Due to the perfect protection of some structures and architectural buildings in the archaeological site, Hattusha entered UNESCO’s World Heritage List on Nov. 28, 1986. Its cuneiform tablets, representing the oldest known Indian-European language were registered in the UNESCO Memory of the World program in 2001. Now, the Boğazkale District Governor’s Office is carrying out works to promote Hattusha and to increase the number of tourists.
Speaking to state-run Anadolu Agency, Boğazkale District Governor Turan Soğukoluk said the construction of the Hittite village neared completion on seven decares of land in the center of Boğazkale.
He said tourists would be able to stay in rooms that are designed like Hittite prisons in the village.
The nearly 1.5 million Turkish Lira-project is also backed by the Middle Black Sea Development Agency (OKA), said Soğukoluk.
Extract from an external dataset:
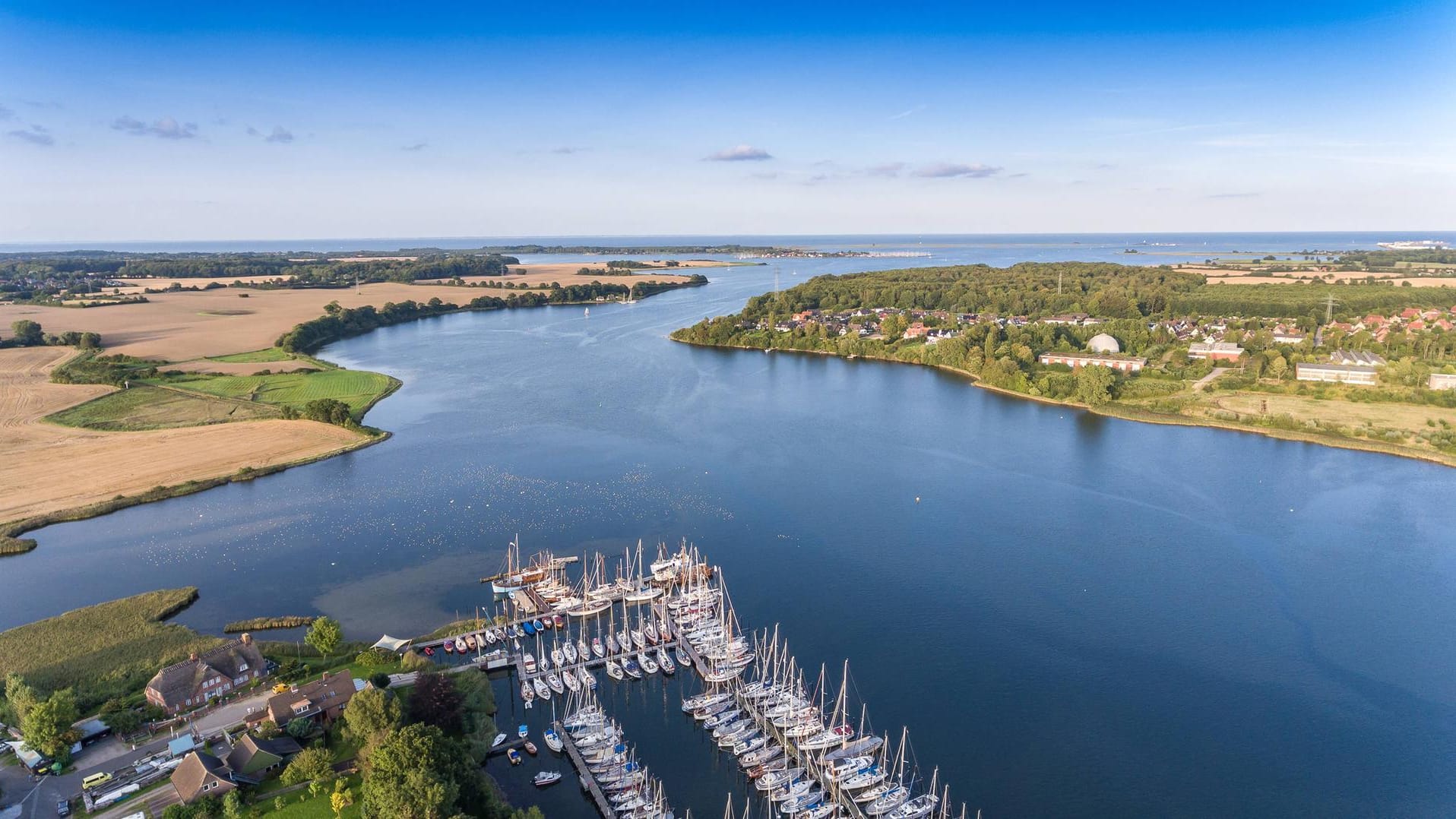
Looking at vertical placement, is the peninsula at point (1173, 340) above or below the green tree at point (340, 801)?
above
“In the Hittite village, we aim to present the life of the Hittite people. Once the construction is completed, there will be stone, iron and pottery ateliers of the Hittites, the king’s room, and resting areas for tourists. There will also be three souvenir shops in the architectural style of the Hittite-era,” said Soğukoluk.
He said there had been a decrease in tourist numbers around Turkey over the last few months.
“We expect the number of tourists here to increase two to three times when we open the Hittite village because this place has begun to be mentioned internationally. Academics from the Netherlands have also wanted information about this project,” said the district governor.
Soğukoluk said the Hittites were the first civilization in Anatolia.
“Hattusha is the capital of this civilization. It had been the capital for some 450 years. The Kadesh Peace Treaty, which was found during archaeological excavations here, is the first known written peace treaty in world history. We will present an opportunity for people who are curious about the life of Hittites. When tourists come here, they will be able to see how Hittites baked bread and how they produced pottery and such things. They will see the throne of the Hittite king as well as Hittite architecture. We will offer them hotel accommodation in Hittite prison-like rooms,” he said.